# Great First Bench Stone



## BigRedKnothead (Dec 21, 2012)

Thanks for the review. I've got mostly norton oil stones and I like them quite a bit. Looks like these are a good value as well.


----------



## RaggedKerf (Aug 5, 2012)

I bought the stone because (1) I needed one and (2) I had a coupon from Woodcraft's "Mystery Envelope" event. Now that I see what it can do, I would not hesitate buying one full price! Which will likely happen on the next purchase lol


----------



## G5Flyr (Aug 27, 2013)

I've got this stone too. Kerf is right about it being a 4 star stone and not a 5 but all things considered it is a good value. Mine wasn't dead flat right out of the box but it was an easy fix. Ditto the box slipping and sliding on the pull stroke. Like Kerf, I tried the same fix but the anti skid shelf liner is too spongy. Regulating your finger pressure is the answer.
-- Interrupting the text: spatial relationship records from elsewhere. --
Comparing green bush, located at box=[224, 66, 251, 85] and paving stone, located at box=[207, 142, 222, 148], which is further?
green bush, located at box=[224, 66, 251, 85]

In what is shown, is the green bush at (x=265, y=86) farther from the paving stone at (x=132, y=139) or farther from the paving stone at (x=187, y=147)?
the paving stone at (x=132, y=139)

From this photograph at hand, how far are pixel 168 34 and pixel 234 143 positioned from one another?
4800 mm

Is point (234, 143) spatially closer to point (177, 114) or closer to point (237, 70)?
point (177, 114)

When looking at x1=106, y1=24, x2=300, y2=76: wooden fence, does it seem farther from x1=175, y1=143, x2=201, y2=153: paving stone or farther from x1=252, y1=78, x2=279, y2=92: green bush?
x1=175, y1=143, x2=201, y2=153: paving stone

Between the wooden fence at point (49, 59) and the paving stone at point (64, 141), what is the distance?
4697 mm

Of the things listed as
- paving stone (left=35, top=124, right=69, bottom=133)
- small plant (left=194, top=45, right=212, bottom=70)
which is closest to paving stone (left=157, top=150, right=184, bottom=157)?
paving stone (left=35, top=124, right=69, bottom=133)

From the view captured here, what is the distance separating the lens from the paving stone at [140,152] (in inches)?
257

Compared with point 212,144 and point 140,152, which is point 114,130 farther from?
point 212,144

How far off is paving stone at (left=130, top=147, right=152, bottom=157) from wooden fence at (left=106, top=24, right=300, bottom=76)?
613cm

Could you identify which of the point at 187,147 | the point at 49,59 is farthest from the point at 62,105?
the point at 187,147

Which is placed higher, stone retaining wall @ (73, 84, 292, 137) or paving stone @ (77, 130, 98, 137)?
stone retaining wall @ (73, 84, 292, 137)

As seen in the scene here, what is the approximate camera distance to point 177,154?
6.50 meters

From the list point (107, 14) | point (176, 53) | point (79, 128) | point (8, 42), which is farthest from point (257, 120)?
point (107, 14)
I started out using scary sharp (sandpaper on phenolic plates) with a Veritas Mk II guide. After watching a video by Tools For Working Wood (TFWW) and Norton I decided to have a go at free handing on oilstones. The Pinnacle brand stones seemed like a good entry level stone. I also own the Pinnacle hard black Arkansas stone. Like its softer cousin it is a good value but only rates 4 stars. I will write a review of it or comment if I find someone else who has.


----------